### The task
Gather every line in the entries below that contains the descriptive string "description", and copy each one. Case counts.

### Records supplied

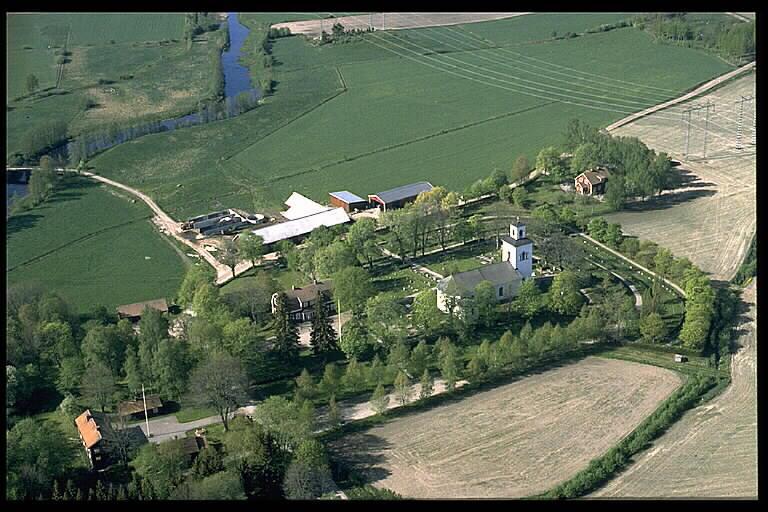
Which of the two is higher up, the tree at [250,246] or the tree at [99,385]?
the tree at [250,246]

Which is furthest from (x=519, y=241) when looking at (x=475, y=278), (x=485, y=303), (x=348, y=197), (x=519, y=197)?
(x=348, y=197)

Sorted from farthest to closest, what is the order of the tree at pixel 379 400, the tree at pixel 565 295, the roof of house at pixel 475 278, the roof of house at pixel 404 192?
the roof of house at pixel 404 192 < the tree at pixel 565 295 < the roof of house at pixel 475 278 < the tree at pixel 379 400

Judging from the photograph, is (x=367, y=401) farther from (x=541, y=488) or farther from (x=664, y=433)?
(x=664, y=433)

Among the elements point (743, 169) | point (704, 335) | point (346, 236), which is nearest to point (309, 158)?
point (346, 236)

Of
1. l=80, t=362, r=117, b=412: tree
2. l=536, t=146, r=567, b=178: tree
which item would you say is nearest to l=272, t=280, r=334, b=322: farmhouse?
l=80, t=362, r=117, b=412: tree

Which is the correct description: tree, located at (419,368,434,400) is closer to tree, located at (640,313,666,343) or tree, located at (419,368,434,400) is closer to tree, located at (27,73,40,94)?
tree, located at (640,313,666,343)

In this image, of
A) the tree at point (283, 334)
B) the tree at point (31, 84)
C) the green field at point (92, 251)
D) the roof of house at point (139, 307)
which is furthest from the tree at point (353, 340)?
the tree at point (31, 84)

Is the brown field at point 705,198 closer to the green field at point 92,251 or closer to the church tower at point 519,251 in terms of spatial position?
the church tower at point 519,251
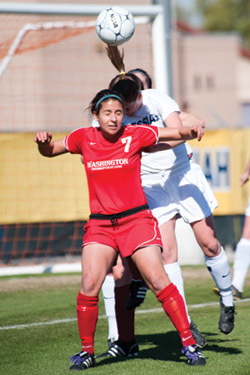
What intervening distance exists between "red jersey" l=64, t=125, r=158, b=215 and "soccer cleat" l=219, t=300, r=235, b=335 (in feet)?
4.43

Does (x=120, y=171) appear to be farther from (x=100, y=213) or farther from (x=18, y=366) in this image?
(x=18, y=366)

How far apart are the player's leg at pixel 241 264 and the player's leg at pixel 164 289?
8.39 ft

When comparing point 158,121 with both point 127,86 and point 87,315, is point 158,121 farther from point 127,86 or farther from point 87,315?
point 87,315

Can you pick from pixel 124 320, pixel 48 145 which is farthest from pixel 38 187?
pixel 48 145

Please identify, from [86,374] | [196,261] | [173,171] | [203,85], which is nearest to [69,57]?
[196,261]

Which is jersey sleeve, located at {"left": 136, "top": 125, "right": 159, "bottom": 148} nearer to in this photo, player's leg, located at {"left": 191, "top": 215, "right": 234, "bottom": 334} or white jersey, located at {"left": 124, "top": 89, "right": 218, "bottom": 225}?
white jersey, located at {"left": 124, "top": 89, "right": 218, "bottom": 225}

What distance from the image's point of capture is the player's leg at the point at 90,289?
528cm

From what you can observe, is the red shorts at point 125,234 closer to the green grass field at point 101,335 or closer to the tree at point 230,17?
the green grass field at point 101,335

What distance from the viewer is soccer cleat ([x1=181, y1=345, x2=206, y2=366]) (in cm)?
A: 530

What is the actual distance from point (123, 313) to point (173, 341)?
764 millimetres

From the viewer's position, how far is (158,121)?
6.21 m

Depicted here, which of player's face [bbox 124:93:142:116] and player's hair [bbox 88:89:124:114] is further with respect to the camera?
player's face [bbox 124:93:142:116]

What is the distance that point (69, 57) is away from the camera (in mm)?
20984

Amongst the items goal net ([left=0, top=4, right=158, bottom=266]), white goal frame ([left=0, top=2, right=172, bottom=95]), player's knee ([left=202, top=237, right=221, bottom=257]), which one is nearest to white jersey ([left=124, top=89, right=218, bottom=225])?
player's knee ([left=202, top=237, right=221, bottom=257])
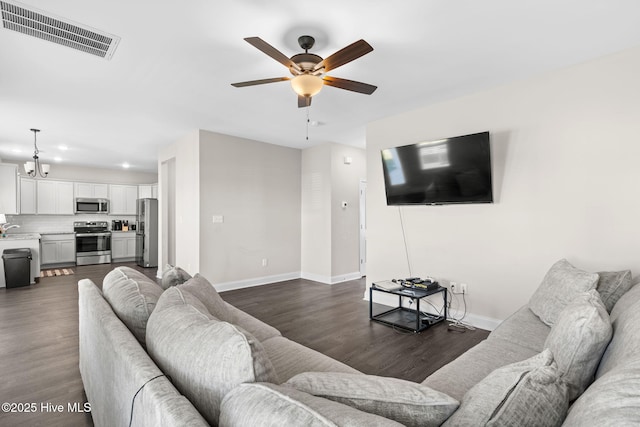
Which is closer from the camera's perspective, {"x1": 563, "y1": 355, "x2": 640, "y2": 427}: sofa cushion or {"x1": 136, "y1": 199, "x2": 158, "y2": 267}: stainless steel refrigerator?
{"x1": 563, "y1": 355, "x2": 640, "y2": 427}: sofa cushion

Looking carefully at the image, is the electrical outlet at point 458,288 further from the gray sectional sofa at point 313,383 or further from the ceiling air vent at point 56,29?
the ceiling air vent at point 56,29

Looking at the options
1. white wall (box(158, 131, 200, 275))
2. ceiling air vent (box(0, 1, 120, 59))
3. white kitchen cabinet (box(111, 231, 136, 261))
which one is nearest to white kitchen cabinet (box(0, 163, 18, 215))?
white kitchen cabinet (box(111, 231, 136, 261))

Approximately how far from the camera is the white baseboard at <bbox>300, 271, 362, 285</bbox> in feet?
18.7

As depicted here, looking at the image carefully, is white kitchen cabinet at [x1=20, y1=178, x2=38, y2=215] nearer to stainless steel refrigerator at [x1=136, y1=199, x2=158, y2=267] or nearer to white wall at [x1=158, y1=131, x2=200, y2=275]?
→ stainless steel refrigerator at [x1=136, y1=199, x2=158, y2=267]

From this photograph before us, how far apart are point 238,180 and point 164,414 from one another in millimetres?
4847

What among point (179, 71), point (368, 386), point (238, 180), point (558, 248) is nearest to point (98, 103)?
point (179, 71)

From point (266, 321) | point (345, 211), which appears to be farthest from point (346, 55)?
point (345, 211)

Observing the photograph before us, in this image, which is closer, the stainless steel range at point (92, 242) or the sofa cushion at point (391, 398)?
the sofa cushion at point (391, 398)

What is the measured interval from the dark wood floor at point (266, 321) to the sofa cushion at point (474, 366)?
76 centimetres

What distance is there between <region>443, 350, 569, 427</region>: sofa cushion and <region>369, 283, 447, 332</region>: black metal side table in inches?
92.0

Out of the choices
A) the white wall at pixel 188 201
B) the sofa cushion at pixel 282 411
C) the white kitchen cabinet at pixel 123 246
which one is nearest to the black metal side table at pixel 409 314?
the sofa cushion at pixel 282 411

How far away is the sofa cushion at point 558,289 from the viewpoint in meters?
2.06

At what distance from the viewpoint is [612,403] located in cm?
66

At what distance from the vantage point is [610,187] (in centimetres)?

---

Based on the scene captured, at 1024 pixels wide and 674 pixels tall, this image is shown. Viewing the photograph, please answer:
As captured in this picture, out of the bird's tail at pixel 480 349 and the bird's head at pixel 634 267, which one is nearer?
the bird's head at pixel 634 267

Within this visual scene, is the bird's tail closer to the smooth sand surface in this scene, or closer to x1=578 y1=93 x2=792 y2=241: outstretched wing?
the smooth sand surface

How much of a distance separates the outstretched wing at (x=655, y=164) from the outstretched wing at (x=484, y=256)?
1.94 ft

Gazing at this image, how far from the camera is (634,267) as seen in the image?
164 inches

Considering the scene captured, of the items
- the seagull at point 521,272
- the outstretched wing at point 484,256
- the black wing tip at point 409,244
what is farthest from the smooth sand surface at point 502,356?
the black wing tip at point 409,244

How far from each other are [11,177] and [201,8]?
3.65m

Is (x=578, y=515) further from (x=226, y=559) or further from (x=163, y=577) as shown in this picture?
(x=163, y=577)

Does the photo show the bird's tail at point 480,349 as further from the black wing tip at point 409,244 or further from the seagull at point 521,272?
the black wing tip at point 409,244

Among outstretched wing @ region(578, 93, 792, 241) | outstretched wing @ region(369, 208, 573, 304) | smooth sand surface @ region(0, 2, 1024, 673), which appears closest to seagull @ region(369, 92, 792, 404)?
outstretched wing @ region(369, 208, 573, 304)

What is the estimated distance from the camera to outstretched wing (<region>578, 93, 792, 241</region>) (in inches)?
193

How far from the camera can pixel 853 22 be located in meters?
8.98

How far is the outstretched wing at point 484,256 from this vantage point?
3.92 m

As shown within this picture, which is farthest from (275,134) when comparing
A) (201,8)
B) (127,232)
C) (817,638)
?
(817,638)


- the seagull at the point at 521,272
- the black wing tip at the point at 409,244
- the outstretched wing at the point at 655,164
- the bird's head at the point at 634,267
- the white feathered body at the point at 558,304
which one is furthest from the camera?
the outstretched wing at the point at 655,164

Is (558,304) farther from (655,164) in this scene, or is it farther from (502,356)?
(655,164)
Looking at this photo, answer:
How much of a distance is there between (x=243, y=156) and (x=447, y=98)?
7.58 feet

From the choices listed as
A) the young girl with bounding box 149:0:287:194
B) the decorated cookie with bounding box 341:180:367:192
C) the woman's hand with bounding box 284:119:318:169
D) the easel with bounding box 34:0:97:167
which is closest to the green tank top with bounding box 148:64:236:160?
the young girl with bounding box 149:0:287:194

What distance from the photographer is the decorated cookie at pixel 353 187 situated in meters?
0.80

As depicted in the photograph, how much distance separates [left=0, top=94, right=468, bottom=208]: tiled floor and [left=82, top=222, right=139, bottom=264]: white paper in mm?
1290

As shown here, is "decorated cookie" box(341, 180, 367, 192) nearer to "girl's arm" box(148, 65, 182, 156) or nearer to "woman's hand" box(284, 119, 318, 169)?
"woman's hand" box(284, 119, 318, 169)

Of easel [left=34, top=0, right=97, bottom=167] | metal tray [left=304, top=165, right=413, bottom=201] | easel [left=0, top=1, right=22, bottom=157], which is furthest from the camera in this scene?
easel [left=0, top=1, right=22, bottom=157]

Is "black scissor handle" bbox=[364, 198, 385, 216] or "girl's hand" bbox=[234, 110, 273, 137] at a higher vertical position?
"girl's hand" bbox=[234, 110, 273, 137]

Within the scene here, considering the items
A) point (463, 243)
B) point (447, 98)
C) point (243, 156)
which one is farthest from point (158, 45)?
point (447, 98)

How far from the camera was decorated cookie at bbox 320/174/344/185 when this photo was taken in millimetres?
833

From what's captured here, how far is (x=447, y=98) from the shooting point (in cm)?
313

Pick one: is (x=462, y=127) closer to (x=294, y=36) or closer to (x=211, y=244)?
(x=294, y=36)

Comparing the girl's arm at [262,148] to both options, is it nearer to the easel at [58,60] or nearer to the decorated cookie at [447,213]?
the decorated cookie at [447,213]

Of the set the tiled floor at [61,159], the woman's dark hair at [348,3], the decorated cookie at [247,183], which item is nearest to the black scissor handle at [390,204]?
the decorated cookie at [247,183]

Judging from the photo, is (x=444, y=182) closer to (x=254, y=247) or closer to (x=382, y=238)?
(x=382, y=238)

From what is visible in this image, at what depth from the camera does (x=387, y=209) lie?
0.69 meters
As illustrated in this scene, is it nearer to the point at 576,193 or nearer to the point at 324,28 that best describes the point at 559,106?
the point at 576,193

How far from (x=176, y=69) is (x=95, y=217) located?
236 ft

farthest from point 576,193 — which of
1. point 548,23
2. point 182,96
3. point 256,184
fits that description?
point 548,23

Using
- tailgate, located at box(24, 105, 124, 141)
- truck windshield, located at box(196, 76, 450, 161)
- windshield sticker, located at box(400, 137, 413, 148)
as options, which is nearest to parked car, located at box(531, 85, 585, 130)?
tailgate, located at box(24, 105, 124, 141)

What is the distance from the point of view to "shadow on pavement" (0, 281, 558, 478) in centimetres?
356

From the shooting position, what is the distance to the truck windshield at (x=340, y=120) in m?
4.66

---

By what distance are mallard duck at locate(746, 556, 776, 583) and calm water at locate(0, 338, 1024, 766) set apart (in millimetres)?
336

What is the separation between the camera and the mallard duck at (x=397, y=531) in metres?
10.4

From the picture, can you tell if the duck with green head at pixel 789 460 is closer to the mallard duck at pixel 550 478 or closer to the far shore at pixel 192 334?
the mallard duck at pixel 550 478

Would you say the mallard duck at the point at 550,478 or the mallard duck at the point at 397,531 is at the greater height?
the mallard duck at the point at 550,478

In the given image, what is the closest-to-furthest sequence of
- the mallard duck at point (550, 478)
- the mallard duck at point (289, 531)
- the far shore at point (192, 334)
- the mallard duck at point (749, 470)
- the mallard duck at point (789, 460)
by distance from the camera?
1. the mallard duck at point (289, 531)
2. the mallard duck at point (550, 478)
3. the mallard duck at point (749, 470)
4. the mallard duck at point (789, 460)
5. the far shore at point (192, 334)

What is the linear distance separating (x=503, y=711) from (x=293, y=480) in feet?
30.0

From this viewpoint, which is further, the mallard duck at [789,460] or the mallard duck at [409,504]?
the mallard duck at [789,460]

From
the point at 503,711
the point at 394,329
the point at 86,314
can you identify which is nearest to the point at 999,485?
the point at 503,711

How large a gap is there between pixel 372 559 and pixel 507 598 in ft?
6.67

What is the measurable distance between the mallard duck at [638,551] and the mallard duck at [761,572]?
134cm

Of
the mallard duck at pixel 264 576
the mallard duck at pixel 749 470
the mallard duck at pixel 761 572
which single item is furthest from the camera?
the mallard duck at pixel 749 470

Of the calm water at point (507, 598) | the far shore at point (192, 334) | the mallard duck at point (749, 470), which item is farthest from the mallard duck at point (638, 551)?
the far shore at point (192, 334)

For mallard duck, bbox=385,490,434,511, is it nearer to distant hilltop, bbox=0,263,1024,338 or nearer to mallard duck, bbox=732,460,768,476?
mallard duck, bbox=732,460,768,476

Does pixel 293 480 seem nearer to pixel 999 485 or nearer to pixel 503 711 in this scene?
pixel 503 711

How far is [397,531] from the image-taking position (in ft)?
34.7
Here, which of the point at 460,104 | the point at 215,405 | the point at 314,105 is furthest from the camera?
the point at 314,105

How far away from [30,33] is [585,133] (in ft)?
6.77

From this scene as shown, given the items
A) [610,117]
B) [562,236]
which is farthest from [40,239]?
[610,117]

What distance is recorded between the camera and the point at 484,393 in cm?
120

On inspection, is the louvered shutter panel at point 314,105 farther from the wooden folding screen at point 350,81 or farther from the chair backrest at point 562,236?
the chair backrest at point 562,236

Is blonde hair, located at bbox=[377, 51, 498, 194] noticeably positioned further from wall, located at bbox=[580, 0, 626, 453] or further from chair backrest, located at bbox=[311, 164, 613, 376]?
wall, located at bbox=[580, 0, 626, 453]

### Answer for the task
Which is the correct description: tree, located at (419,368,434,400) is closer to tree, located at (640,313,666,343) or tree, located at (419,368,434,400) is closer to tree, located at (27,73,40,94)?
fits that description?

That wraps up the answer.